■ Work required
Give only the number of lines in the listing that contain the word "slatted", with case counting.

(Excerpts from a spatial dataset)
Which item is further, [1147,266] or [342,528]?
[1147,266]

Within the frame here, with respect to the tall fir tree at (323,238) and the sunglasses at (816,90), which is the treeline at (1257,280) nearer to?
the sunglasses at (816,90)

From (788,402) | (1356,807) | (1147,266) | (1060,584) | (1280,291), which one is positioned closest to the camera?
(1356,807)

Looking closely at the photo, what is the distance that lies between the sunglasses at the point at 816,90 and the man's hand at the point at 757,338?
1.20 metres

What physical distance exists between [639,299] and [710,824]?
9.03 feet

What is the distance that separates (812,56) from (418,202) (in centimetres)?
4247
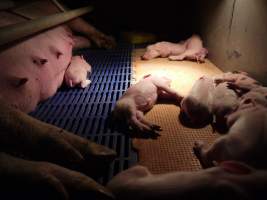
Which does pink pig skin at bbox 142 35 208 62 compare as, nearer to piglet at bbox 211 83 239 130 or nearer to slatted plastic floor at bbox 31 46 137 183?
slatted plastic floor at bbox 31 46 137 183

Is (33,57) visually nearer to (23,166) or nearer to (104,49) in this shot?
(23,166)

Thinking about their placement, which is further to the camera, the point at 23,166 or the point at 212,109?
the point at 212,109

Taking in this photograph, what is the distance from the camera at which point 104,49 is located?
17.8ft

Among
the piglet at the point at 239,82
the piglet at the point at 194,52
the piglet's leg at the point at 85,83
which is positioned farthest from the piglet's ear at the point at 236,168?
the piglet at the point at 194,52

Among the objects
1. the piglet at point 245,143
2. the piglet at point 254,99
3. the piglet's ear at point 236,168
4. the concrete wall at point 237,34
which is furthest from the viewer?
the concrete wall at point 237,34

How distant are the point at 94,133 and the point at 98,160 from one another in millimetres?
668

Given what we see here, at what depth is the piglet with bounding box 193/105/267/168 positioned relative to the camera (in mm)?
1766

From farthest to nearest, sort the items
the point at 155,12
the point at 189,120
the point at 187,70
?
the point at 155,12, the point at 187,70, the point at 189,120

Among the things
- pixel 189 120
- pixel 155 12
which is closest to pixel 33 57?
pixel 189 120

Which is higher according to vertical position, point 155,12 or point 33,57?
point 155,12

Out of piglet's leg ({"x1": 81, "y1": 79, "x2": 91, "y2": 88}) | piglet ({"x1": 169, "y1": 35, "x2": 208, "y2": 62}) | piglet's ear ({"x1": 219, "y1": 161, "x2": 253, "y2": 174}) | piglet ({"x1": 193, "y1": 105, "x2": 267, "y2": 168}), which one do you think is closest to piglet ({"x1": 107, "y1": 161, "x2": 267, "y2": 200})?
piglet's ear ({"x1": 219, "y1": 161, "x2": 253, "y2": 174})

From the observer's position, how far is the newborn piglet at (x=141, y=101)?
257 centimetres

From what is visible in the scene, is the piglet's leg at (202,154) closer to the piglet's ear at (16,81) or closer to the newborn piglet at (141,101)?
the newborn piglet at (141,101)

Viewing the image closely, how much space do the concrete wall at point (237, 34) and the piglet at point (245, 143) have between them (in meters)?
1.23
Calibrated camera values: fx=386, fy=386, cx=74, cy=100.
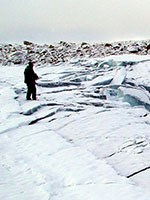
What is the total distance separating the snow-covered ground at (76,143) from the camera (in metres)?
5.46

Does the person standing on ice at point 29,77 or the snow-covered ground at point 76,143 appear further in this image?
the person standing on ice at point 29,77

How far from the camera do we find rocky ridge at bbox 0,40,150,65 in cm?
2533

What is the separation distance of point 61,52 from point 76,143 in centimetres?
2012

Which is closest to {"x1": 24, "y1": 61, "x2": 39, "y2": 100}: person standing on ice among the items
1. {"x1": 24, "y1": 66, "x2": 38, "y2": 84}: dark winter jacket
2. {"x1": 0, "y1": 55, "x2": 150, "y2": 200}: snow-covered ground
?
{"x1": 24, "y1": 66, "x2": 38, "y2": 84}: dark winter jacket

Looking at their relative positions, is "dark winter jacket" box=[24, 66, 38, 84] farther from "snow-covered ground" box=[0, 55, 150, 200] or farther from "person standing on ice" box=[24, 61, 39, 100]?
A: "snow-covered ground" box=[0, 55, 150, 200]

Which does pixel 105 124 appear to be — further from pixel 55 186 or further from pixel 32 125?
pixel 55 186

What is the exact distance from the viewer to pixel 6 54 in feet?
93.4

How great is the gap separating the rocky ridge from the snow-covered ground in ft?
37.3

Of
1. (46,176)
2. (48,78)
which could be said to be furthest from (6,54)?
(46,176)

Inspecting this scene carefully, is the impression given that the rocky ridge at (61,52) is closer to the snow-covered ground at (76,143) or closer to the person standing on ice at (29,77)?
the snow-covered ground at (76,143)

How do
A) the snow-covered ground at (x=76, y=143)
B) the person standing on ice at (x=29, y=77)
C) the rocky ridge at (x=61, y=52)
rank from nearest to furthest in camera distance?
1. the snow-covered ground at (x=76, y=143)
2. the person standing on ice at (x=29, y=77)
3. the rocky ridge at (x=61, y=52)

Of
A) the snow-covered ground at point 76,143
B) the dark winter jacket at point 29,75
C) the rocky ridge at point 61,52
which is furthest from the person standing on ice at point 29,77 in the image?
the rocky ridge at point 61,52

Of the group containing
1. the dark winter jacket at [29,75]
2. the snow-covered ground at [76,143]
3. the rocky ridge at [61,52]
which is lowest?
the rocky ridge at [61,52]

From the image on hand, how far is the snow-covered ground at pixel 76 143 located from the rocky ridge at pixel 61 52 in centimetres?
1136
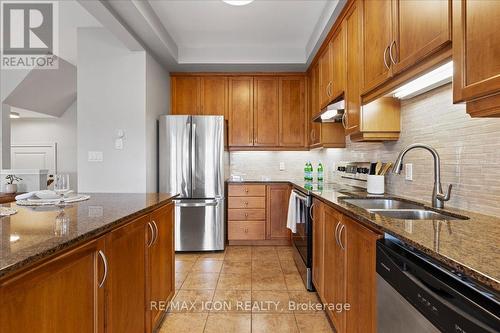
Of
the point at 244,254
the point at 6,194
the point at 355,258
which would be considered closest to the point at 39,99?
the point at 6,194

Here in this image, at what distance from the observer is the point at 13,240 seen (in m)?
0.88

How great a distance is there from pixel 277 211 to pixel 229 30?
7.74ft

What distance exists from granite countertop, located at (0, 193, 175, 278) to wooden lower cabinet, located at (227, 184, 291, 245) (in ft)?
7.52

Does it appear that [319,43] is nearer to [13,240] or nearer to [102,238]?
[102,238]

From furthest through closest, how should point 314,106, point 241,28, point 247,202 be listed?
point 247,202
point 314,106
point 241,28

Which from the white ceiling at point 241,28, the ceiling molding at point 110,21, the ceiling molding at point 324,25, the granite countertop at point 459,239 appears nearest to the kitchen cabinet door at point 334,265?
the granite countertop at point 459,239

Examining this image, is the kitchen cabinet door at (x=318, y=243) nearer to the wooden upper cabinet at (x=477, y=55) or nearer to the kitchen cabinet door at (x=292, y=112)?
the wooden upper cabinet at (x=477, y=55)

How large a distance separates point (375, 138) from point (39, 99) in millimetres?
6574

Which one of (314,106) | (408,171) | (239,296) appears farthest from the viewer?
(314,106)

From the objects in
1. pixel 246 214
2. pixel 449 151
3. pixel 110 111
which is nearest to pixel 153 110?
pixel 110 111

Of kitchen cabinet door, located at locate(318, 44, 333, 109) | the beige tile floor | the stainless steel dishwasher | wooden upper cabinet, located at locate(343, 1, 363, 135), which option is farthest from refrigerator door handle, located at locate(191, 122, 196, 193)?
the stainless steel dishwasher

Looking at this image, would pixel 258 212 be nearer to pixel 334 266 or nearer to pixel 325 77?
pixel 325 77

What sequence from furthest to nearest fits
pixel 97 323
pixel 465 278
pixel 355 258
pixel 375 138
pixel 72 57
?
1. pixel 72 57
2. pixel 375 138
3. pixel 355 258
4. pixel 97 323
5. pixel 465 278

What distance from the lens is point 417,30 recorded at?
1.39m
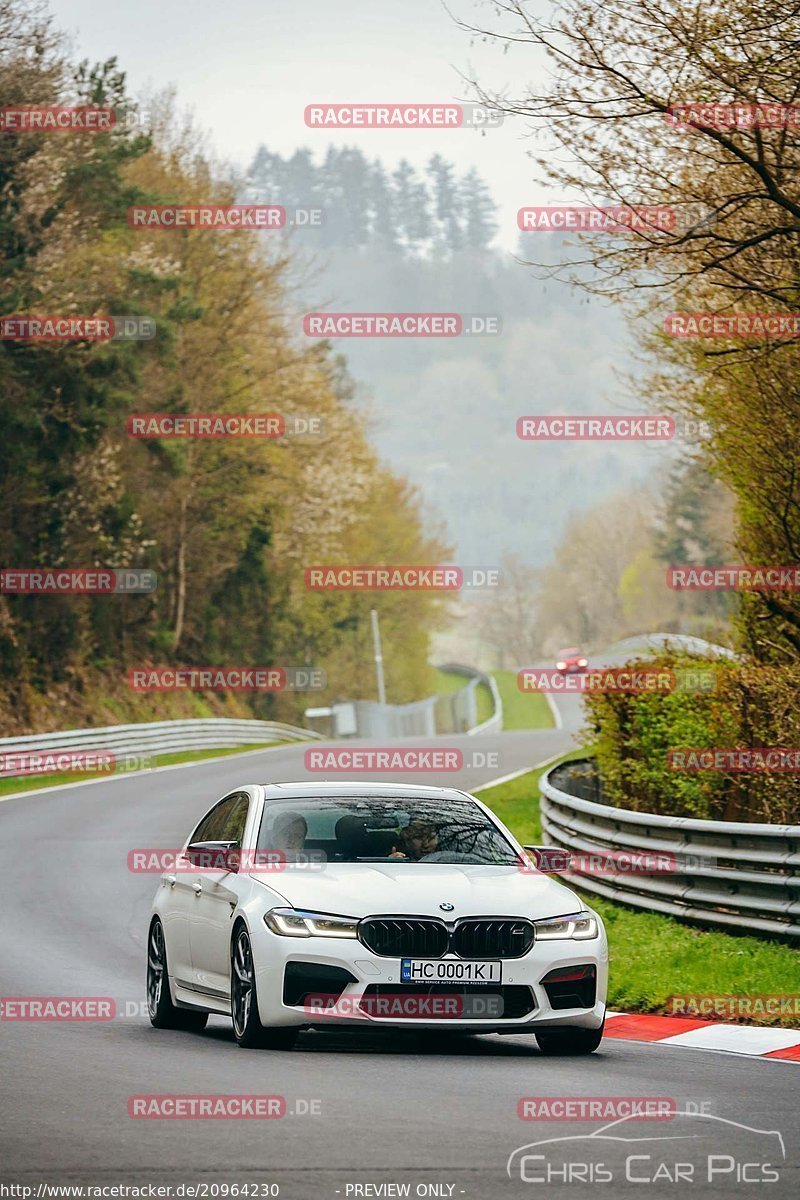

■ Answer for this exercise
2